> Given task
Transcribe every line, keeping it exact.

--

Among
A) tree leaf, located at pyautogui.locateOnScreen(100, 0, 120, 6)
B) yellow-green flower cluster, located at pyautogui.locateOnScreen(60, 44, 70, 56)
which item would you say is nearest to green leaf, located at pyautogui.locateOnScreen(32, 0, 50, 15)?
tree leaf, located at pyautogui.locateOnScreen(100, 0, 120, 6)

--

> Solution to this problem
Among
A) tree leaf, located at pyautogui.locateOnScreen(100, 0, 120, 6)
B) yellow-green flower cluster, located at pyautogui.locateOnScreen(60, 44, 70, 56)
which item would you say is nearest to green leaf, located at pyautogui.locateOnScreen(32, 0, 50, 15)?
tree leaf, located at pyautogui.locateOnScreen(100, 0, 120, 6)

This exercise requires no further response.